- _Texto extraído_
É assim que passeio pela biblioteca de infinitas galerias hexagonais do conto de Jorge Luis Borges, em que "a cada um dos muros de cada hexágono correspondem cinco prateleiras; cada prateleira contém trinta e dois livros de formato uniforme; cada livro tem quatrocentas e dez páginas; cada página, quarenta linhas; cada linha, umas oitenta letras de cor negra".
Na adolescência, se gosta de literatura de entretenimento. Hormônios e neurônios travam um conflito desigual e a mente prefere aquilo que fala ao coração. Definitivamente, não é hora (salvo as exceções de honra) para dramas existenciais, contos filosóficos e discussões epistemológicas. Essas maravilhas do aborrecimento ficam para mais tarde, quando a poeira hormonal já assentou e a gente começa a encontrar personagens cujos sentimentos e vontades são parecidos com os nossos (ou vice-versa).
Hoje tenho menos paciência para a ficção. Fiquei sério demais? Na verdade, tenho dedicado meu tempo a ensaios sociológicos, teológicos e culturais. Parece chato, mas não é. Nem é presunção de erudição. Fujo disso. Escolho autores que escrevem verdades com a fluidez da boa ficção e escritores que escrevem ficção como se dissessem as maiores verdades. Ando muito seletivo (é a bendita idade?), mas não abomino o romance, a comédia e a tragédia. Não queimo livros porque não gosto deles. Aliás, desconfie de gente que queima livros; homens que queimam livros, queimam pessoas.

- _Dados_
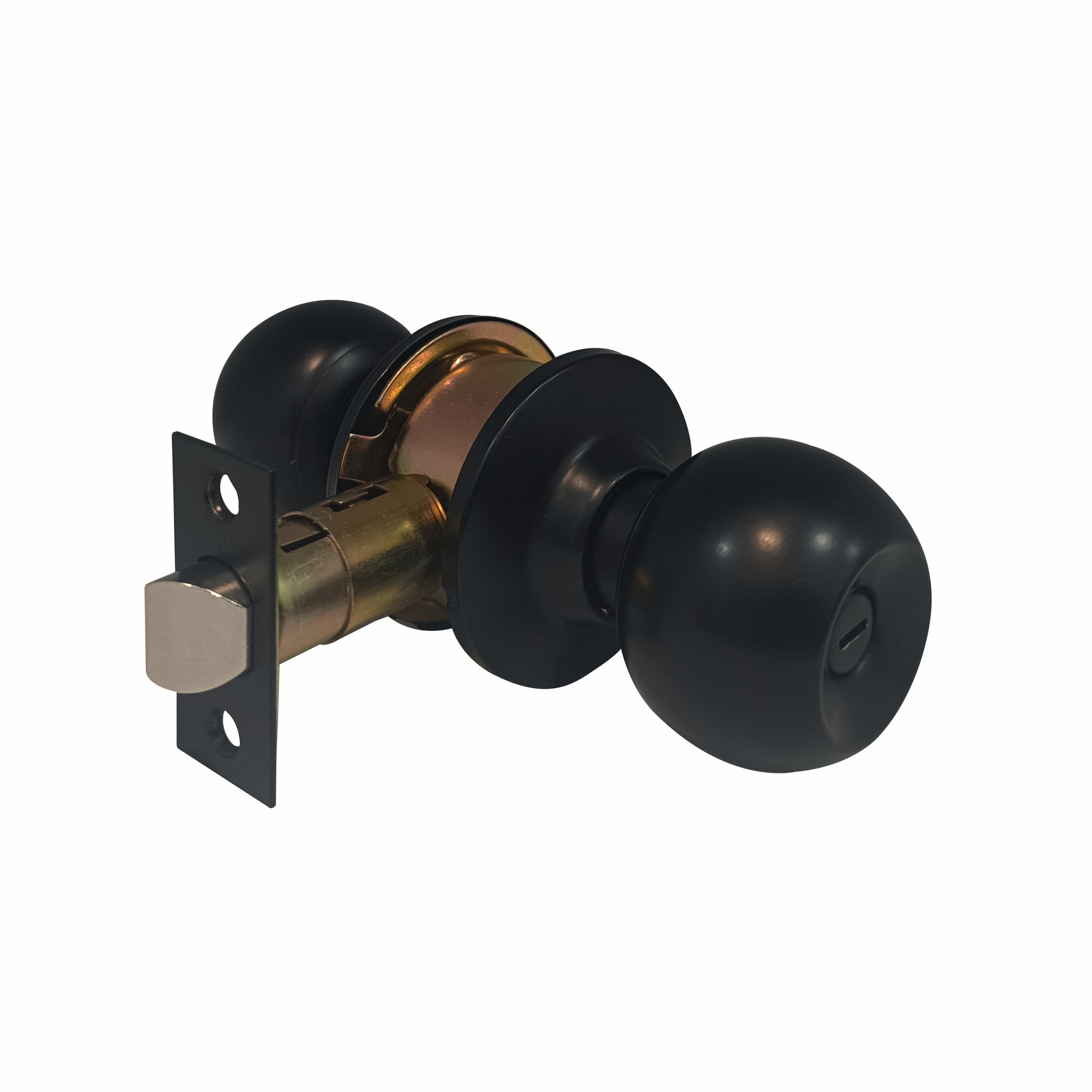 CA5122 US 19 Knobset 60/70mm Backset, Bathroom (without key) Black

- _Requisitos do exercício_
Reproduza palavra por palavra o trecho do texto sobre leitura entre "Na adolescência, se" e "nossos (ou vice-versa).", inclusive.

- _Solução comentada_
Na adolescência, se gosta de literatura de entretenimento. Hormônios e neurônios travam um conflito desigual e a mente prefere aquilo que fala ao coração. Definitivamente, não é hora (salvo as exceções de honra) para dramas existenciais, contos filosóficos e discussões epistemológicas. Essas maravilhas do aborrecimento ficam para mais tarde, quando a poeira hormonal já assentou e a gente começa a encontrar personagens cujos sentimentos e vontades são parecidos com os nossos (ou vice-versa).